%%

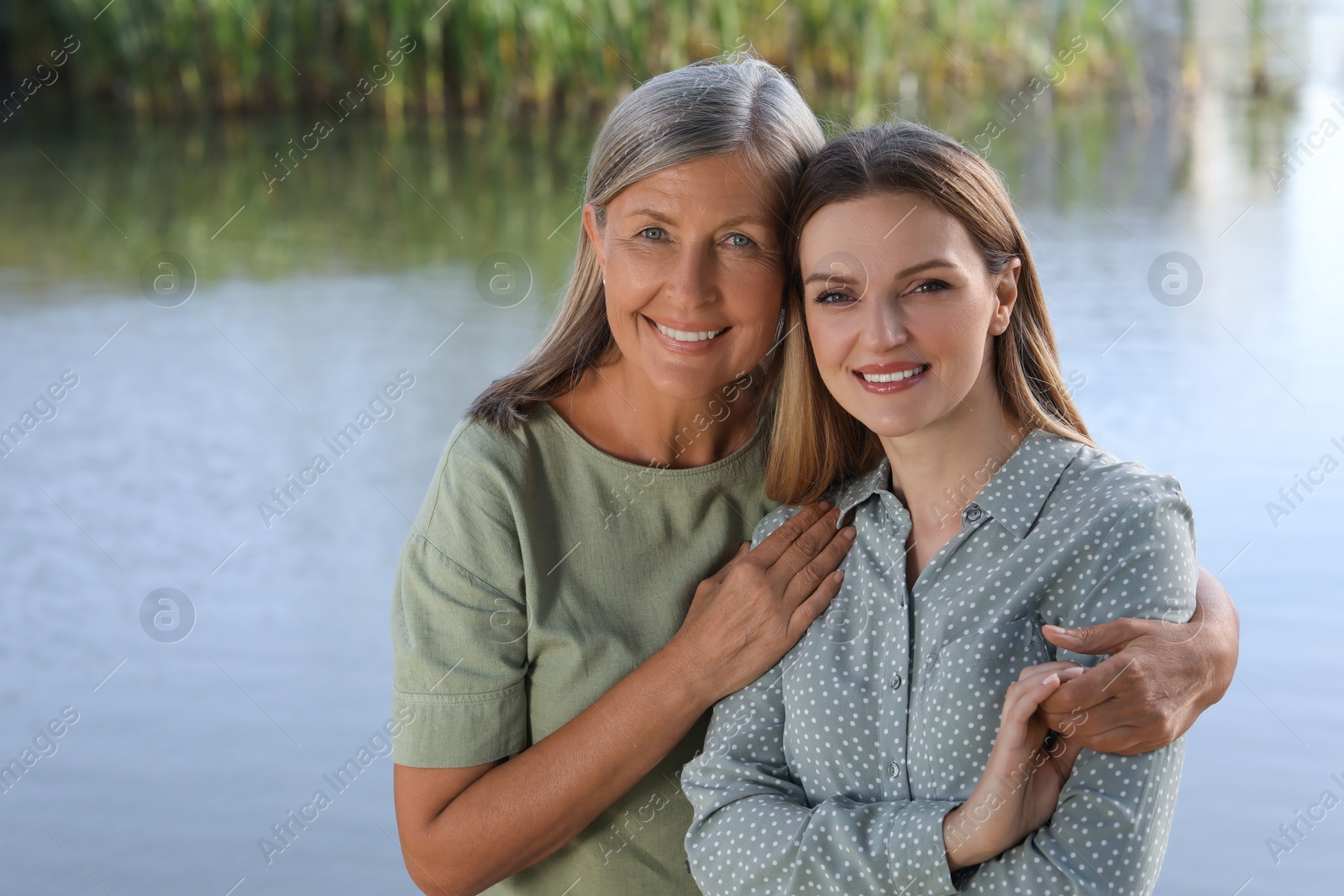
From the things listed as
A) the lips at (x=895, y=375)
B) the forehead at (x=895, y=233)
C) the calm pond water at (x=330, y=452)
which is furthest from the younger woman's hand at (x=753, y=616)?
the calm pond water at (x=330, y=452)

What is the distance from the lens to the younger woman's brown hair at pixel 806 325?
1.44m

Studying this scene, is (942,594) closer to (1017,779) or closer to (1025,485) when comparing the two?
(1025,485)

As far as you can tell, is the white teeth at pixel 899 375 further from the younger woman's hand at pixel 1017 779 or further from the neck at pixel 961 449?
the younger woman's hand at pixel 1017 779

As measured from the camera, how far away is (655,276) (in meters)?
1.54

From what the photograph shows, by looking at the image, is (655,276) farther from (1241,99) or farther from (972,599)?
(1241,99)

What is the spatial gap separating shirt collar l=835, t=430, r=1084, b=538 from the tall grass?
23.0 ft

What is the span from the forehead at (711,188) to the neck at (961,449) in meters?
0.29

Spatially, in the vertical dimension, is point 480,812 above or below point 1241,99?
below

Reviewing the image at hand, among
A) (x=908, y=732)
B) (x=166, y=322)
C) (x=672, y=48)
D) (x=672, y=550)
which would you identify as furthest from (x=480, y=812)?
(x=672, y=48)

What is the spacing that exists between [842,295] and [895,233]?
9cm

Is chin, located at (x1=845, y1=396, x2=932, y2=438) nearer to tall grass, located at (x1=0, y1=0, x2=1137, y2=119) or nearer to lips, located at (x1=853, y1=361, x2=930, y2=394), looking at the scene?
lips, located at (x1=853, y1=361, x2=930, y2=394)

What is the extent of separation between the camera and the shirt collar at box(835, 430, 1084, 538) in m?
1.40

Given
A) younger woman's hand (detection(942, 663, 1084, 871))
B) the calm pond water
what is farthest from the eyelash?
the calm pond water

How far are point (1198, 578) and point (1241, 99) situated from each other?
27.7 feet
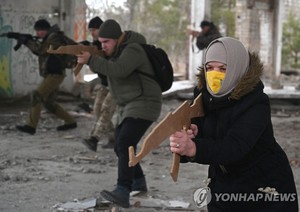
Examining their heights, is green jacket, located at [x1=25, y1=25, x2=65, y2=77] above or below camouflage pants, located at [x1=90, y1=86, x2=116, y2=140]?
above

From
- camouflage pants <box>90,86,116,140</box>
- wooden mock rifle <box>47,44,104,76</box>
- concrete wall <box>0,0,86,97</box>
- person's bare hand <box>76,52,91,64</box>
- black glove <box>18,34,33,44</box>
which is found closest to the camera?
person's bare hand <box>76,52,91,64</box>

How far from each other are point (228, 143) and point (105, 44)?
3.00 meters

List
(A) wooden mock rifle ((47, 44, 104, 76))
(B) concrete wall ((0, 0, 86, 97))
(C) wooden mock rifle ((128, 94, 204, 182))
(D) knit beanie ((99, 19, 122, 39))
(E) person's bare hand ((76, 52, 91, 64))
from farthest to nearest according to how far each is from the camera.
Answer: (B) concrete wall ((0, 0, 86, 97))
(A) wooden mock rifle ((47, 44, 104, 76))
(D) knit beanie ((99, 19, 122, 39))
(E) person's bare hand ((76, 52, 91, 64))
(C) wooden mock rifle ((128, 94, 204, 182))

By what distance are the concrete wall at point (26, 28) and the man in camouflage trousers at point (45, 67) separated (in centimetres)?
347

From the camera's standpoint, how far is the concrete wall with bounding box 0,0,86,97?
509 inches

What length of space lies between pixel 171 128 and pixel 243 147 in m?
0.35

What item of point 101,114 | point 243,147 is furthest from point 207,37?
point 243,147

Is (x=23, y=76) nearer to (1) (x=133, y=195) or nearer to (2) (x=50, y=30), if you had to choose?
(2) (x=50, y=30)

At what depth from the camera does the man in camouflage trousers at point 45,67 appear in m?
9.23

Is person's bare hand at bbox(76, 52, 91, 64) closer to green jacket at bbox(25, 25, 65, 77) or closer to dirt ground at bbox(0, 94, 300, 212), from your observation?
dirt ground at bbox(0, 94, 300, 212)

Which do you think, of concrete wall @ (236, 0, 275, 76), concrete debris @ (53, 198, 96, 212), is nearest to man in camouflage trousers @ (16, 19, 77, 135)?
concrete debris @ (53, 198, 96, 212)

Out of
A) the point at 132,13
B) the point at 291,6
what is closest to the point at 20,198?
the point at 132,13

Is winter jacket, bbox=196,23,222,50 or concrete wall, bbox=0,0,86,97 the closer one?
winter jacket, bbox=196,23,222,50

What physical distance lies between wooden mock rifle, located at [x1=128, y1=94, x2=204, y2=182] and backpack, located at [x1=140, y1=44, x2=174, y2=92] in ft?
8.42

%%

Rewrite the stretch from the line containing "Is winter jacket, bbox=196,23,222,50" through the last of the lines above, copying the requests unchanged and multiplying every number in the answers (the box coordinates and the distance in feet) by 2.25. Round each result to the number of decimals the original had, with halves rounded up.

> [FINISHED ANSWER]:
Is winter jacket, bbox=196,23,222,50 or concrete wall, bbox=0,0,86,97 the closer one?
winter jacket, bbox=441,52,500,113

What physical distance lies between wooden mock rifle, located at [x1=128, y1=94, x2=204, y2=182] and backpack, located at [x1=140, y1=44, x2=174, y2=92] in ft?
18.95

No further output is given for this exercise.